**Try it:** Report each line from the listing that the string "over" appears in.

**Source material:**
#####

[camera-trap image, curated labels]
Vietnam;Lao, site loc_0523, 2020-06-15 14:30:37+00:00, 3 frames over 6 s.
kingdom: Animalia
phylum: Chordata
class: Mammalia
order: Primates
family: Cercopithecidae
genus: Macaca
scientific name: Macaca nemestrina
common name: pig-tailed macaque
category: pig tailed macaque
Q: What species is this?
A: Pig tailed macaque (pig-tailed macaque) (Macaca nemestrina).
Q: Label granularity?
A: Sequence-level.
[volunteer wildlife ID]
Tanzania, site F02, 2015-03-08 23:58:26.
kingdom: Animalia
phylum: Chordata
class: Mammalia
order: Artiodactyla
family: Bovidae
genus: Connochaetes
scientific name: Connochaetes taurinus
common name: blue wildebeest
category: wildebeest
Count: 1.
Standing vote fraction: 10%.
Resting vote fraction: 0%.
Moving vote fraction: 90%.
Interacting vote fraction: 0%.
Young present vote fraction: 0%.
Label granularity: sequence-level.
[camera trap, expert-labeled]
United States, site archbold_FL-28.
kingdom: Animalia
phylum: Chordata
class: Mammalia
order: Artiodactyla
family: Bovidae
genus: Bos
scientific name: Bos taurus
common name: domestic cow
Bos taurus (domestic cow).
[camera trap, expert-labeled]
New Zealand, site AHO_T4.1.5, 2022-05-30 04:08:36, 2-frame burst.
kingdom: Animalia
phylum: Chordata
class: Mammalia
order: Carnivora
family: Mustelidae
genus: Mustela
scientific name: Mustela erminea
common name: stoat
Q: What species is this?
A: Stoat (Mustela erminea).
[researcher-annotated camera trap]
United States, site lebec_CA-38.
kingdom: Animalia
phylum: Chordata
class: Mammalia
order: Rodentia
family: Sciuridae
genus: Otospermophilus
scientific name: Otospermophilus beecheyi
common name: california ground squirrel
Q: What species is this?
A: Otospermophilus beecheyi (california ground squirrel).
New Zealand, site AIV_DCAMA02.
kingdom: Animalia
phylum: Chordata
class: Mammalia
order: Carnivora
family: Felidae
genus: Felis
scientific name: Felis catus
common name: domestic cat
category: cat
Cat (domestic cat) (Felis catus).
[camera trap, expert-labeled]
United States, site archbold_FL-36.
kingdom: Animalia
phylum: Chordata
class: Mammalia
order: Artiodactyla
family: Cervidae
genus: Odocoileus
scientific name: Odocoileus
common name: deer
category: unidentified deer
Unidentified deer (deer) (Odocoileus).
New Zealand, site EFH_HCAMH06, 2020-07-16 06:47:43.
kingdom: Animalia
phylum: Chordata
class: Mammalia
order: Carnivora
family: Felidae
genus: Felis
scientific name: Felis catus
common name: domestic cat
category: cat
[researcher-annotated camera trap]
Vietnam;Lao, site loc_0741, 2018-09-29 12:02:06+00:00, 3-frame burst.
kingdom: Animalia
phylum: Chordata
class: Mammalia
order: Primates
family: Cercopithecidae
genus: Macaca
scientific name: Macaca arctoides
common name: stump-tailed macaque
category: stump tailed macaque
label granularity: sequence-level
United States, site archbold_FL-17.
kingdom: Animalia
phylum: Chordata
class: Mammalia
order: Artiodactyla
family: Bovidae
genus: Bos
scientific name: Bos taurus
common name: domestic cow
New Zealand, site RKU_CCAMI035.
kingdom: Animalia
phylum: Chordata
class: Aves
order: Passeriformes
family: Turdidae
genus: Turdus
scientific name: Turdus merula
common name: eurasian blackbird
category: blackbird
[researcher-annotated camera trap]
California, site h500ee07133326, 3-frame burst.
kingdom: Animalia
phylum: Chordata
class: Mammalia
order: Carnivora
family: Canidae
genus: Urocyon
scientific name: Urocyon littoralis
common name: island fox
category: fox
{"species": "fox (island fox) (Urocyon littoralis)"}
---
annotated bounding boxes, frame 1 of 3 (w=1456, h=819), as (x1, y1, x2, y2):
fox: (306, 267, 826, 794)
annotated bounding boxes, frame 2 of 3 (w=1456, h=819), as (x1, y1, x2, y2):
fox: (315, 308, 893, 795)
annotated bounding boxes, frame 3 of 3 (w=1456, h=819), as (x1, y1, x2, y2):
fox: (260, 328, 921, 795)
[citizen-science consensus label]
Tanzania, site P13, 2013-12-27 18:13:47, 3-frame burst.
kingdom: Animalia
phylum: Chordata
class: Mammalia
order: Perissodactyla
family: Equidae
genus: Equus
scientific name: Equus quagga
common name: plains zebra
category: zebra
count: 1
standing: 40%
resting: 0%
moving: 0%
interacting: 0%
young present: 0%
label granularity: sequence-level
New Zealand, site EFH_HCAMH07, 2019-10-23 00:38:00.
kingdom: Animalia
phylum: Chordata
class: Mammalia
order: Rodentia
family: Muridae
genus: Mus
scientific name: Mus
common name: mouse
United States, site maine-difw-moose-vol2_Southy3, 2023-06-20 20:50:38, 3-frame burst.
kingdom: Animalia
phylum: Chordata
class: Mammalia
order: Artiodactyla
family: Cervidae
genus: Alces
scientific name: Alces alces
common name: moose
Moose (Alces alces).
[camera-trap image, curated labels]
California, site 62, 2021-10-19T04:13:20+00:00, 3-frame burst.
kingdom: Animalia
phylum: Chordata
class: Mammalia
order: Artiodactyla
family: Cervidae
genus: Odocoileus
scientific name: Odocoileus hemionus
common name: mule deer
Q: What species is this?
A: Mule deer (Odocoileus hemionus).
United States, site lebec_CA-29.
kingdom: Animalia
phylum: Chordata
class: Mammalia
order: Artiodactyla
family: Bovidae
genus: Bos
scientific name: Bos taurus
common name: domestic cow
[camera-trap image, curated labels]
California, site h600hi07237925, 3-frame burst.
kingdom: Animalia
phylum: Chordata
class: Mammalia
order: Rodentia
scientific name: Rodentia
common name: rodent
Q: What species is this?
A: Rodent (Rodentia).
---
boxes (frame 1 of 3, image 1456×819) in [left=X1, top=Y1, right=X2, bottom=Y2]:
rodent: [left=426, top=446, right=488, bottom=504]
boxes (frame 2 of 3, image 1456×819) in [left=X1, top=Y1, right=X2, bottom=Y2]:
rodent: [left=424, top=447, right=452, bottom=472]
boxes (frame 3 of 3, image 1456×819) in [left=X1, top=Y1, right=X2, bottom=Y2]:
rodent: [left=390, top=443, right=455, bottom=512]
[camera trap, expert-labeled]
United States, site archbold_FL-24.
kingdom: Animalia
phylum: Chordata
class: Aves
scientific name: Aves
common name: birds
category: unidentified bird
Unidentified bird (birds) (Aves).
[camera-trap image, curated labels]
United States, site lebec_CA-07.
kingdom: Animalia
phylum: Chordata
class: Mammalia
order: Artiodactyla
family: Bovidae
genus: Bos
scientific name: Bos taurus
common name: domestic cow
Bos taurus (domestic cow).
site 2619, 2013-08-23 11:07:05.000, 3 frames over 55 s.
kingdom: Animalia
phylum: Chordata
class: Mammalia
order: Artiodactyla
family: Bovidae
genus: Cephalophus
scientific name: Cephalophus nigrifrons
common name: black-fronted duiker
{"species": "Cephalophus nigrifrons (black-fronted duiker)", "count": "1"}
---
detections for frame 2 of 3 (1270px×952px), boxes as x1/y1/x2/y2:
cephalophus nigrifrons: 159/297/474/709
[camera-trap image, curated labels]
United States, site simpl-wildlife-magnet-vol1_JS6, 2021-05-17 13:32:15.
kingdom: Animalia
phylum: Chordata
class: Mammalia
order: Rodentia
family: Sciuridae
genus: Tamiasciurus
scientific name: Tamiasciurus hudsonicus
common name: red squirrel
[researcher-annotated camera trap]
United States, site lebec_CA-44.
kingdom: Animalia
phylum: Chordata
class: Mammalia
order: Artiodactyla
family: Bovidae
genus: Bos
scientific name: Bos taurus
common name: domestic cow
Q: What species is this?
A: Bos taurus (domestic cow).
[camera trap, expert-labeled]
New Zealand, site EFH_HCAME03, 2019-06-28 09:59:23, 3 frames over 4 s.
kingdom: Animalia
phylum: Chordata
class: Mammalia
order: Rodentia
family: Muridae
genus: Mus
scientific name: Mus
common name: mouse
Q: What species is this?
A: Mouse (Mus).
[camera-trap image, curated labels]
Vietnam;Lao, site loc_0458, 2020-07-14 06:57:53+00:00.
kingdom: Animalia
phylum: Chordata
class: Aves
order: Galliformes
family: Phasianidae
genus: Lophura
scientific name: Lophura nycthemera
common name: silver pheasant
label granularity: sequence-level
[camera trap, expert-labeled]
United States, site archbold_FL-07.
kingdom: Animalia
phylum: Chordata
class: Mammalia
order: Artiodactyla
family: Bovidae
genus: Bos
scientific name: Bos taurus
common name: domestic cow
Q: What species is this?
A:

#####

**Exercise solution:**
Vietnam;Lao, site loc_0523, 2020-06-15 14:30:37+00:00, 3 frames over 6 s.
site 2619, 2013-08-23 11:07:05.000, 3 frames over 55 s.
New Zealand, site EFH_HCAME03, 2019-06-28 09:59:23, 3 frames over 4 s.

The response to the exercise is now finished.